The [Pt₂Put₂(NH₃)₄]Cl₄ was already under study against the non-tumourigenic cell line (BEAS-2B). Four independent measurements were performed for these studies (three being the minimum required for a reliable interpretation of the data) – this information was already included in the legend of Fig. 3 (n=4). SEM values were also added to Table 1.

3) The authors do not even mention the biggest point of criticism of my previous comments in their response. I find this very unfortunate. Instead they simply changed the title without comment (which in my opinion still implies specific focus on lung cancer). I stand by my point that it is very misleading because a supposed special effect against lung cancer is suggested. Also the statement "against human lung cancer cell lines - both malignant and non-malignant" is misleading: what is meant by a non-malignant cancer cell line? In the conclusion the authors say "promising regarding the search for new metallodrugs and pharmacological targets against lung cancer". Who says that the complex cannot be active against other cancers?

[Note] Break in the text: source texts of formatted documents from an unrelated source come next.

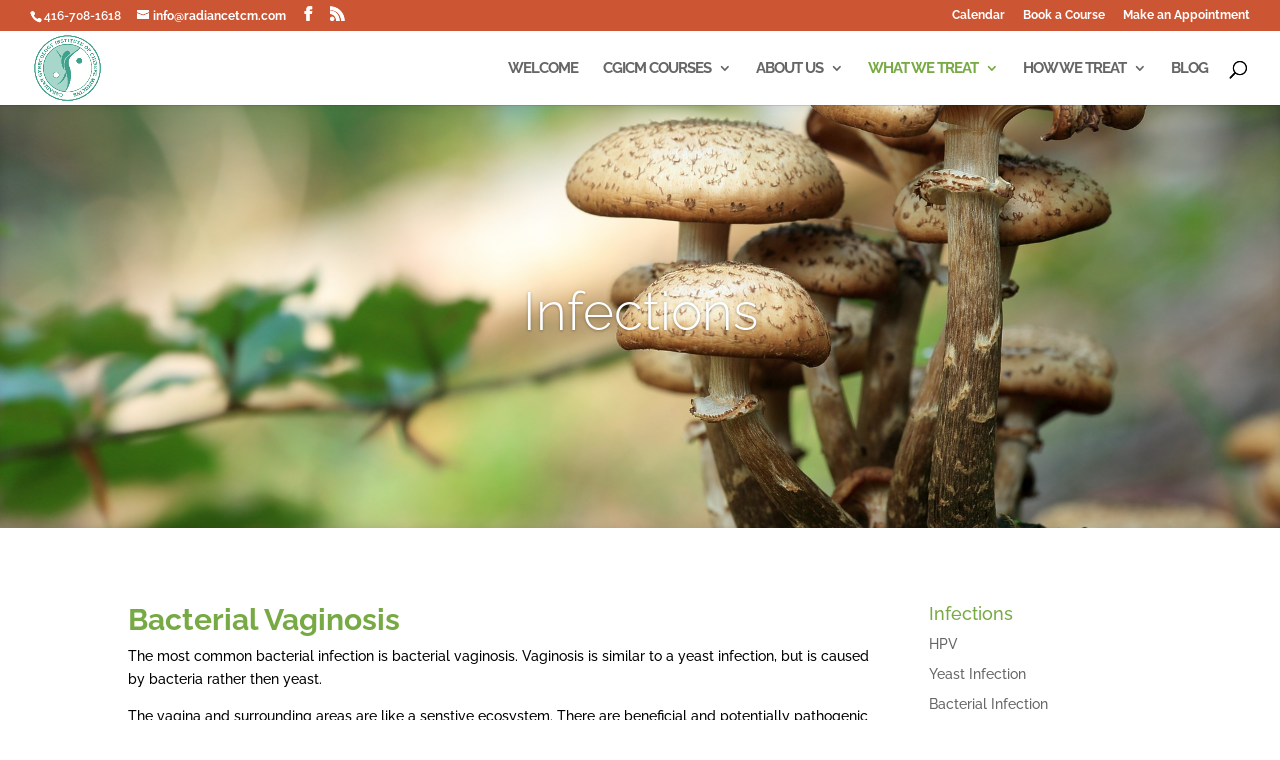

--- FILE ---
content_type: text/css
request_url: https://cgicm.ca/wp-content/themes/Divi-child-cgicm/style.css?ver=4.23.4
body_size: 1707
content:
/*
Theme Name: Divi Child CGICM
Theme URI: http://www.elegantthemes.com/gallery/divi/
Version: 3.0.21
Description: Smart. Flexible. Beautiful. Divi is the most powerful theme in our collection.
Author: Original - Elegant Themes; Child theme - Mondodigitalis
Author URI: http://www.elegantthemes.com; http://mondodigitalis.com
License: GNU General Public License v2
License URI: http://www.gnu.org/licenses/gpl-2.0.html
Template: Divi
*/


@import url("../Divi/style.css"); 
/******** Main Nav customizations *****************/
#top-menu li li a {
    padding-bottom: 2px;
    padding-left: 15px;
    padding-right: 15px;
    padding-top: 2px;
    width: 180px;
}


/******** Homepage customizations *****************/
.et_pb_member_position {
    color: #FFF;
}
h1, h2, h3, h4, h5, h6 {
    color: #77aa44 !important;
}
.et_color_scheme_green a {
    color: #77aa44;
}

.et_pb_team_member_description a {
     color:#000000;
}


/******** Pricing customizations *****************/
.et_pb_column_4_4 > .et_pb_pricing > .et_pb_pricing_table:nth-child(4n+1) {
	clear: none;
}
.et_pb_column_4_4 .et_pb_pricing_table {
	width: 16.7%;
}

.et_pb_column_4_4 > .et_pb_pricing > .et_pb_pricing_table_wrap > .et_pb_pricing_table:nth-child(4n+1), 
.et_pb_column_3_4 > .et_pb_pricing > .et_pb_pricing_table_wrap > .et_pb_pricing_table:nth-child(3n+1), 
.et_pb_column_2_3 > .et_pb_pricing > .et_pb_pricing_table_wrap > .et_pb_pricing_table:nth-child(2n+1), 
.et_pb_column_1_2 > .et_pb_pricing > .et_pb_pricing_table_wrap > .et_pb_pricing_table:nth-child(2n+1) {
   clear: initial;
}

.et_pb_pricing_table {
   width: 19.3% !important;

}

.et_pb_column_4_4 > .et_pb_pricing > .et_pb_pricing_table:nth-child(n+5), 
.et_pb_column_3_4 > .et_pb_pricing > .et_pb_pricing_table:nth-child(n+4), 
.et_pb_column_2_3 > .et_pb_pricing > .et_pb_pricing_table:nth-child(n+3), 
.et_pb_column_1_2 > .et_pb_pricing > .et_pb_pricing_table:nth-child(n+3) {
    margin-top: 30px;
}

/****************** What we treat Mods ********************/
body.page-id-47 #main-content .et_pb_blurb {
    background-color: rgba(204, 204, 204, 0.18);
    border-bottom-color: #cccccc;
    border-bottom-style: solid;
    border-bottom-width: 1px;
    border-image-outset: 0 0 0 0;
    border-image-width: 1 1 1 1;
    border-left-color: #cccccc;
    border-left-style: solid;
    border-left-width: 1px;
    border-right-color: #cccccc;
    border-right-style: solid;
    border-right-width: 1px;
    border-top-color: #cccccc;
    border-top-style: solid;
    border-top-width: 1px;
    margin-bottom: 5px !important;
    margin-left: 5px !important;
    margin-right: 5px !important;
    margin-top: 5px !important;
}

/******** Practitioner pages customizations *****************/
.et_pb_widget_area_left {
    border-right: none;
    padding: 0 10px;
}
.et_pb_gutter.et_pb_gutters2.et_right_sidebar #main-content .container::before {
    background-color: #e2e2e2;
    content: "";
    height: 100%;
    position: absolute;
    top: 0;
    width: 1px;
}
/******** BLOG customizations *****************/

.et_pb_post .entry-featured-image-url {
    	float: left;
    	padding: 5px; 
	clear: left;
}

.et_pb_post {
    	margin-bottom: 40px;
    	padding-bottom: 40px; 
}

.category_title, .tag_title {
     	margin-bottom:45px;
}

.et_pb_post {
    	clear: left;
	margin-bottom: 20px;
}

.et_pb_image_container img, 
.et_pb_post a img, 
.et_post_meta_wrapper img {
	float: left;
	margin: 0px 18px 30px 0px;
	max-width: 240px;
        /*max-height:170px;*/
}


.more-link {
	float:right;
}

/*
left-area .more-link a{
	display:none;
	visibility:none;
}*/


/**************** Calendar customizations *******************/
#ai1ec-calendar.timely {
    margin: 50px auto;
    width: 90%;
}
.ai1ec-calendar-toolbar {
    background-color: rgba(204, 204, 204, 0.18);
}

/*** Calendar pull customizations *****************/
.ai1ec-title-buttons .ai1ec-btn-group {
    margin-left: 0;
}

.entry-content .timely a, 
.comment-content .timely a, 
.site-footer .widget .timely a {
    color: #77aa44;
}

.ai1ec-stream-view .ai1ec-date-title a, 
.ai1ec-stream-view .ai1ec-date-title a:hover {
    color: #ffffff;
}


.ai1ec-subscribe-dropdown > .ai1ec-subscribe {padding-left: 0;}

.ai1ec-pull-left > .ai1ec-pagination {display:none;}
/*************** Event Page customizations *************/
body.single-ai1ec_event .et_post_meta_wrapper img {
    display: none;
}

.timely {
    clear: left;
    margin: 0;
    width: 90%;
}

.ai1ec-tags, .ai1ec-categories {display: none;}
/****************Form customizations *******************/
.gform_wrapper input[type=text], .gform_wrapper input[type=url], .gform_wrapper input[type=email], .gform_wrapper input[type=tel], .gform_wrapper input[type=number], .gform_wrapper input[type=password], .gform_wrapper select, .gform_wrapper textarea,.gform_wrapper .top_label .gfield_label, .formlabels, .gfield_description, .gform_wrapper .description, .gform_wrapper .gfield_description, .gform_wrapper .gsection_description, .gform_wrapper .instruction {
    font-size: 16px;
}


/**************** Footer customizations *******************/
#main-footer {

    background:url(https://cgicm.ca/wp-content/uploads/2017/03/chinese-lantern-455760_1920.jpg) no-repeat center center; }

.et_pb_widget {
    float: none;
    max-width: 100%;
}
/**************** MOBILE DEVICES customizations *******************/

/**MOBILE Menu Collapsibility ***/

.et_mobile_menu .menu-item-has-children > a {
	background-color: transparent;
}

#main-header .et_mobile_menu li ul.sub-menu.hide {
	display: none !important;
	visibility: hidden !important;
	transition: all 1.5s ease-in-out;
}

#main-header .et_mobile_menu li ul.sub-menu.visible {
	display: block !important;
	visibility: visible !important;

}

#top-menu li li a { width:200px; /* to ensure submenus dowesn't collapse */}

.et_mobile_menu .menu-item-has-children > a:after {
  content: '';
  width: 0;
  height: 0;
  border-left: 7px solid transparent;
  border-right: 7px solid transparent;
  border-top: 7px solid #ffffff;
	position: absolute;
  right: 25px;
}

.et_mobile_menu .menu-item-has-children > a:hover:after {
	border-top: 7px solid #cc0000;
}

/**** more mobile customizations ***/
@media (max-width: 980px) {  			/******* fix menu to top of screen***/
.et_non_fixed_nav.et_transparent_nav #main-header, 
.et_non_fixed_nav.et_transparent_nav #top-header, 
.et_fixed_nav #main-header, 
.et_fixed_nav #top-header {
    position: fixed !important; } 
}
.et_mobile_menu {
    overflow: scroll !important;
    max-height: 83vh;
}

@media all and (max-width: 479px) {
.widget_tag_cloud {
   display:none;
}
}

--- FILE ---
content_type: text/plain
request_url: https://www.google-analytics.com/j/collect?v=1&_v=j102&a=1922476671&t=pageview&_s=1&dl=https%3A%2F%2Fcgicm.ca%2Fwhat-we-treat%2Finfections%2Fbacterial-infection%2F&ul=en-us%40posix&dt=Bacterial%20Infection%20-%20Radiance%20Chinese%20Medicine%20and%20Wellness%20Centre&sr=1280x720&vp=1280x720&_u=IEBAAEABAAAAACAAI~&jid=577241502&gjid=516292764&cid=1520018936.1769642942&tid=UA-98599216-1&_gid=401130559.1769642942&_r=1&_slc=1&z=1267614223
body_size: -448
content:
2,cG-K8GHC0YXNT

Firstly, the authors would like to emphasize that it was not their intention to overlook this concern of the reviewer. It was not the author´s aim to mislead the reader into a special effect of [Pt₂Put₂(NH₃)₄]Cl₄ on lung cancer in general – only concerning a specific type of lung cancer (non-small cell A549), comparing with a particular non-tumourigenic cell line (BEAS-2B).

The title, which had not been changed before, was now altered with a view to convey a more accurate idea of the work reported in this manuscript.

In addition, all general mentions to “lung cancer” were clarified and specified along the text with regard to the A549 non-small cell line (as well as the BEAS-2B non-tumourigenic line).

The statement "against human lung cancer cell lines - both malignant and non-malignant" was substituted by “against human lung cell lines – both malignant (A549) and non-malignant (BEAS-2B)”.

The conclusion was also changed regarding the promising effect of the complex, focusing on this particular lung cancer type. What the authors meant was that the promising results currently obtained for the A549 cell line might allow us to be hopeful regarding a possible anticancer effect of this complex on other types of lung cancer. Naturally, this compound may also be active against other cancers apart from lung. However, the focus of this particular study was the A549 human lung cancer cell line. Further studies will follow (some are already underway on breast cancer) with a view to search for other antineoplastic activities of this Pt(II) binuclear chelate.